Staffing and Training
In addition to in-house training programs, the bioinformatics department of GNS Healthcare is hiring AI expertise, says Khalil. She adds that a new generation of scientists is being simultaneously trained in biology and healthcare.
Cross-training will be critical, says Nacht. Experts will all have their own turf but start communicating more with one another. "We need teams that are diverse."
And they need to be aware of the ethical hurdles, Carpenter adds, citing evidence that current clinical protocols may have negative results for black women. "If you commit to this, it will be hard and you need to put patients first," echoes Khalil. In addition to being cognizant of their privacy needs, she advises, be sure patients retain their decision-making autonomy over treatment decisions.
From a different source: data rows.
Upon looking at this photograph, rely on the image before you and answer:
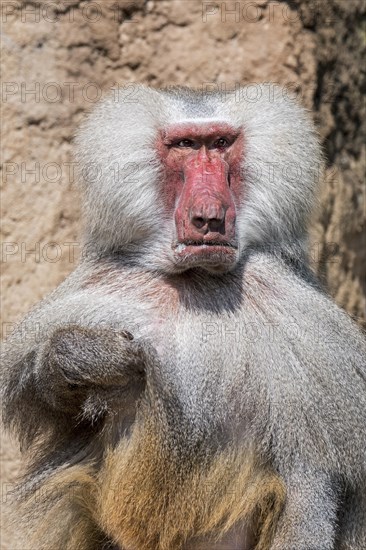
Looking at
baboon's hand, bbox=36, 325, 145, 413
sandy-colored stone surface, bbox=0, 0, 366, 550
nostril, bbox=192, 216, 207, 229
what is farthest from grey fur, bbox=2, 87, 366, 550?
sandy-colored stone surface, bbox=0, 0, 366, 550

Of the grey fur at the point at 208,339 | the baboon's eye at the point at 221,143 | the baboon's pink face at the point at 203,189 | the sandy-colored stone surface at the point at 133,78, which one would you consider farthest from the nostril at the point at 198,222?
the sandy-colored stone surface at the point at 133,78

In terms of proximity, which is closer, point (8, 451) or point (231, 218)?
point (231, 218)

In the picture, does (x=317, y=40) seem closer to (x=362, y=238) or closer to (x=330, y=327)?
(x=362, y=238)

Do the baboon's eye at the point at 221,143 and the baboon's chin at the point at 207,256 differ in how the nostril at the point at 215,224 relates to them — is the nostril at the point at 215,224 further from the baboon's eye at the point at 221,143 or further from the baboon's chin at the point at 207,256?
the baboon's eye at the point at 221,143

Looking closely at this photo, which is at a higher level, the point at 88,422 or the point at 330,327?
the point at 330,327

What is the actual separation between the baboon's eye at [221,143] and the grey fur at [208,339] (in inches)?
3.3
Expertise is needed to curate the metadata, and at Pfizer a metadata capture tool helps automate that process as well, says Stephens.
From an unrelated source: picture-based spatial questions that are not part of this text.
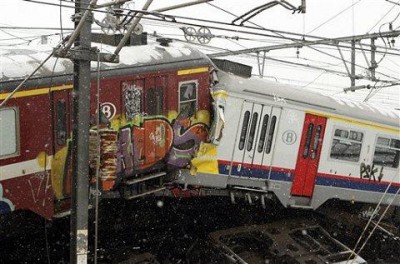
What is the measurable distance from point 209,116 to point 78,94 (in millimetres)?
4258

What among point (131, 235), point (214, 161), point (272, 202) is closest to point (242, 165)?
point (214, 161)

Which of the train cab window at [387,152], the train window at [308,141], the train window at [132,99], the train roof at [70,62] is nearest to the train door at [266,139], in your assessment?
the train window at [308,141]

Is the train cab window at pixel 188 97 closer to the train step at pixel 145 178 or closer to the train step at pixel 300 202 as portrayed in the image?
the train step at pixel 145 178

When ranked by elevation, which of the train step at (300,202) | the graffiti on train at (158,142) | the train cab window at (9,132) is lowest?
the train step at (300,202)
If bio-samples are treated ethically—e.g., deidentified with no link back to metadata—"most people are very willing be involved [in clinical studies] for the greater good of learning more, to help themselves or society as a whole," says Nacht. This is hopefully not because they do not fully understand what they're agreeing to, she quickly adds.
Pfizer certainly wants patients to fully understand the informed consent documents they're signing rather than mindlessly clicking "I accept," says Stephens. Willingness to participate when a DNA sample is involved can look very different for a cancer patient with no available therapies than for those with more treatable conditions and plenty of other options.
FAIR Data Principles
Discussions are taking place internally at Pfizer about FAIR—Findable, Accessible, Interoperable and Reusable—data principles, Stephens says. "We work hard to make sure data is managed robustly and is available to mine."
Companies making significant investments in data monitoring and storage will need revenue to offset those costs, notes Carpenter. "Having an organization to host data is potentially useful."
Khalil points to the availability of open-access databases, such as the UK biobank, which researchers can run their datasets through to make predictions on smaller populations. This, she adds, is distinct from testing data used to assess the performance of the model itself.
It simply makes sense to produce some training datasets in-house. "[Vivid Biosciences] uses human patient samples vs. cell lines, so we have to develop everything from scratch," says Nacht. Pfizer's data lake approach enables metadata to be associated and to house multiple databases within the single repository.
What's Needed
Panelists couldn't point to a single killer AI app, but they'd welcome one that could forecast toxic effects of chemicals on biological systems given that 40% of trials fail due to toxicology. It's a huge, complex issue because people not only metabolize drugs differently but are often taking more than one medication and they potentially interact, says Nacht. Existing, alert-based apps are too imprecise.
The most useful AI-powered apps Stephens has seen are the wearables devices Pfizer now uses in clinical studies so patents less often have to be inconvenienced by a trip to an investigative site.
While people within Pfizer are for the most part actively embracing AI, the acceptance level across big pharma in general is relatively low. Al tends to be "under-resourced," says Carpenter, with far more enthusiasm than use cases.
Few in the industry doubt the potential of AI to make a difference in the world of drug development, especially when it comes to creating efficiencies—including clinical trials that enroll fewer patients on whom a higher proportion of readouts are done, says Carpenter. Stephens agrees, adding "the automation of tasks leaves a lot more time for value-added activities."
AI can also help clinical studies become more adaptive and optimized sooner, says Khalil, streamlining recruitment and operations.